A more seemingly legitimate question: Why would I want to read about such a person told in prose that doesn’t leap off the page? There are no fireworks in Schwartz’s language. Indeed, I remember everything that happens in Little Raw Souls, but I remember few specific sentences. Still, perhaps this subtlety is to his advantage. Take a scene from “Stranger.” Elaine, waiting for a flight home from Philadelphia after burying her father, nods off for a moment and is relieved of her wallet by a man who, to pass the theft off as a casual maneuver at the crowded boarding gate, kisses her connubially on the cheek. Drained, embarrassed, and still reeling from her father’s death, Elaine uses some free vouchers from the airline to buy a glass of wine at an airport bar. There she’s approached by a stranger. He asks her if her flight is delayed.
Elaine placed her wine back on the cocktail napkin. “Yes,” she said, and left it at that. It had been a long time since anyone had tried to pick her up. She was forty-six and although she did not feel old, she didn’t think men noticed her anymore, not in that way. Her figure was still good, trim. But it was her “figure,” no longer her “body,” and she was trim, not hot.
Nothing about this prose stands out at first, and yet it smoothly conveys the inner life of its subject with room-temperature objectivity. You’re not reading Schwartz, you’re reading Elaine. But do note how the second, third, and forth sentences share a structural rhythm—the clauses nicely varied: four, two, three. Note also the inexplicit “not in that way,” and “left it at that.” We’re told without being told. We’re trusted.
Elaine is married of course. But just this once she might flirt back—because everything’s so up-in-the-air right now, and because she needs the comfort, and because people, famously, as Schwartz well knows, are not consistently themselves.

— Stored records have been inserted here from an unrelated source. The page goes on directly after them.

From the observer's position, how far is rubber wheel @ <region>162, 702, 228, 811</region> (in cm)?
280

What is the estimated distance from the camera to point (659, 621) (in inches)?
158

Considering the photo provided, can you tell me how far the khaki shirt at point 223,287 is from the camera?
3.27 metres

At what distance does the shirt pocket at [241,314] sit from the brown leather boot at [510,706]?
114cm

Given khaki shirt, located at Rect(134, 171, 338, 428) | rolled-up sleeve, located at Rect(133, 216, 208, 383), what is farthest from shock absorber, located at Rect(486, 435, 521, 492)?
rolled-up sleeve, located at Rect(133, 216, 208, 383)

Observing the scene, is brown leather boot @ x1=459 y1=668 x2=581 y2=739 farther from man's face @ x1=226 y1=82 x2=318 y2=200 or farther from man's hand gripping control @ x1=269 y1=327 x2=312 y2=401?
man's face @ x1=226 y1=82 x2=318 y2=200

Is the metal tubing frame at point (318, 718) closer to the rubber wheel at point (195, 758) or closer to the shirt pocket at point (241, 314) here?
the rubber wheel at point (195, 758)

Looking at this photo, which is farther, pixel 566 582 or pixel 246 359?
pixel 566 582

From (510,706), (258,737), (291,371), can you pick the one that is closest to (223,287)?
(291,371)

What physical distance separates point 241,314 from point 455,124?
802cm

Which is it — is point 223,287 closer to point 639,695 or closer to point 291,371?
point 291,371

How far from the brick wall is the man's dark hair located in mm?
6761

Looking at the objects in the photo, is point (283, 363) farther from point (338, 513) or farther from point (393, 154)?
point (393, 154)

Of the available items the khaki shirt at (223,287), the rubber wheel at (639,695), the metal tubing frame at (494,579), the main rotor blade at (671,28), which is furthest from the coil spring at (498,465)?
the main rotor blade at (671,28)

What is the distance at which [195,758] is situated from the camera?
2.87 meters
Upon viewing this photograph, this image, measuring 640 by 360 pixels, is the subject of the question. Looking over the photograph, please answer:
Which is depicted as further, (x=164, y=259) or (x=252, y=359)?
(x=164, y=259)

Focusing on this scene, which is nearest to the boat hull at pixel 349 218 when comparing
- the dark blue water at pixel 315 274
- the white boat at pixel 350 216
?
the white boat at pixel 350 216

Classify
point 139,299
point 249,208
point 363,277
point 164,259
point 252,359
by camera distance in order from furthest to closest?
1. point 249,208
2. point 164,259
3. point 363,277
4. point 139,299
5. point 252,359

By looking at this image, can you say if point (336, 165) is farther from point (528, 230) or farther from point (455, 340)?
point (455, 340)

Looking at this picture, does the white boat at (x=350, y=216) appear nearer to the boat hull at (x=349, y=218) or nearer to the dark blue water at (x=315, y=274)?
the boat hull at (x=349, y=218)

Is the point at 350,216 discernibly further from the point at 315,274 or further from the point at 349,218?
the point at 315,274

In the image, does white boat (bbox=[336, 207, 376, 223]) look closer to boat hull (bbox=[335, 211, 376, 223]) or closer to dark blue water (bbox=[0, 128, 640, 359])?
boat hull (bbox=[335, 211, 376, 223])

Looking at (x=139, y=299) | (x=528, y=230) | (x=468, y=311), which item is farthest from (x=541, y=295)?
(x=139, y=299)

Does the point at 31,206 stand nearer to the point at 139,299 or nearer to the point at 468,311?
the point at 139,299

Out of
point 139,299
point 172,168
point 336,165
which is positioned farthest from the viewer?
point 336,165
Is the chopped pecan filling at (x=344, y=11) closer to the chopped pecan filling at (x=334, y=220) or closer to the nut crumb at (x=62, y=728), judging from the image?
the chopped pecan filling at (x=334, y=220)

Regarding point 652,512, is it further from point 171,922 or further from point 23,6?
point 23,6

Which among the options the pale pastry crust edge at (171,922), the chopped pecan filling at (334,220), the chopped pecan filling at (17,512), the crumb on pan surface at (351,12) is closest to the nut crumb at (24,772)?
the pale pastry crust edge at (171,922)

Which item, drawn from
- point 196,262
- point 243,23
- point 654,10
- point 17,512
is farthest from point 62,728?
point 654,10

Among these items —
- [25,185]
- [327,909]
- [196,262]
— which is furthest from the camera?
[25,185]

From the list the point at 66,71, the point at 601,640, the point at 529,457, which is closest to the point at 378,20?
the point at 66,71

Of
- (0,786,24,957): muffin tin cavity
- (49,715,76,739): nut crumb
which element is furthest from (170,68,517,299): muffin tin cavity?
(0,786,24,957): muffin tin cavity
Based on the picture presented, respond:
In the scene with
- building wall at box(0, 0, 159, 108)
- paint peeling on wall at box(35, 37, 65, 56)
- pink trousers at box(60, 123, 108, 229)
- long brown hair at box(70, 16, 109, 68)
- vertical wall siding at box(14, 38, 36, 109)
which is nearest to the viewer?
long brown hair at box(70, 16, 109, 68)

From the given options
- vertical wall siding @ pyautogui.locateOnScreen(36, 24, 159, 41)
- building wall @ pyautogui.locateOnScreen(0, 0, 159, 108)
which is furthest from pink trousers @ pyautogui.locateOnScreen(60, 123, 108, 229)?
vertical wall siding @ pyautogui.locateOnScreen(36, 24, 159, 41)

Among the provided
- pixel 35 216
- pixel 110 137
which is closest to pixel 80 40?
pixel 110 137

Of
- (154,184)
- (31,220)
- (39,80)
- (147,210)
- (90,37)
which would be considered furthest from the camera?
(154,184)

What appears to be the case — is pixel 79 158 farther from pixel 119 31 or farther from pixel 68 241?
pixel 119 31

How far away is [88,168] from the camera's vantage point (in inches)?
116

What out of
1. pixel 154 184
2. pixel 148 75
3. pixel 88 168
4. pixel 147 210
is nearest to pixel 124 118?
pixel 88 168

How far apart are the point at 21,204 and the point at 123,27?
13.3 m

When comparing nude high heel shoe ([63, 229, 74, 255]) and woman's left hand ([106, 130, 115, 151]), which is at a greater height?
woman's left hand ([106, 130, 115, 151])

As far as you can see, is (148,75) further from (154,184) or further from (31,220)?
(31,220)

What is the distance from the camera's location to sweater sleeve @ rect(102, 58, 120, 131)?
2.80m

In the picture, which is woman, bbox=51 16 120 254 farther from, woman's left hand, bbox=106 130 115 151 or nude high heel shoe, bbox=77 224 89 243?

Some of the excitement of my reading came from anticipating a wrong move—Surely at some point, Schwartz would overstay his welcome, veer sentimental. It never, ever happens. Ben, in “Galisteo Street,” does not suddenly begin to write again. That part of his life we were told was finished is, in fact, finished. Elaine’s barroom companion, thank god, never turns out to be the man who robbed her, as he would have in a cheaper story. And when the moment arrives to consummate their liaison, nothing that you expect to happen happens, and it feels exactly right, exactly like life.
There is derisive talk among literati of the prevalence of the “workshop story,” a genre defined by Writer’s Digest as one that’s “solidly built, carefully constructed, and follows all of the guidelines of a quality story: fully realized characters, an abundance of scene, strong sense of place, conflict where something of importance is at stake, description and imagery.” From this description, of course, it sounds harmless enough, but at no literary gathering will the phrase “workshop story” be one of approbation. And yet. In the hands of a writer as talented and sensitive as Schwartz, flashy language and exotic vistas turn out not to be necessary. Solid construction can be seen for once as the real marvel of physics that it is. And the “conflict where something of importance is at stake” can seem like the only thing worth caring about.
Do we really want Connor’s mother to sign that enlistment authorization in “Absolute Zero”? And will she? Does anything of a sexual nature transpire between David and Miles, formerly Mimi, his transgendered cousin, in “Seeing Miles,” and do we want it to? The answers are surprising, and the stories ring true.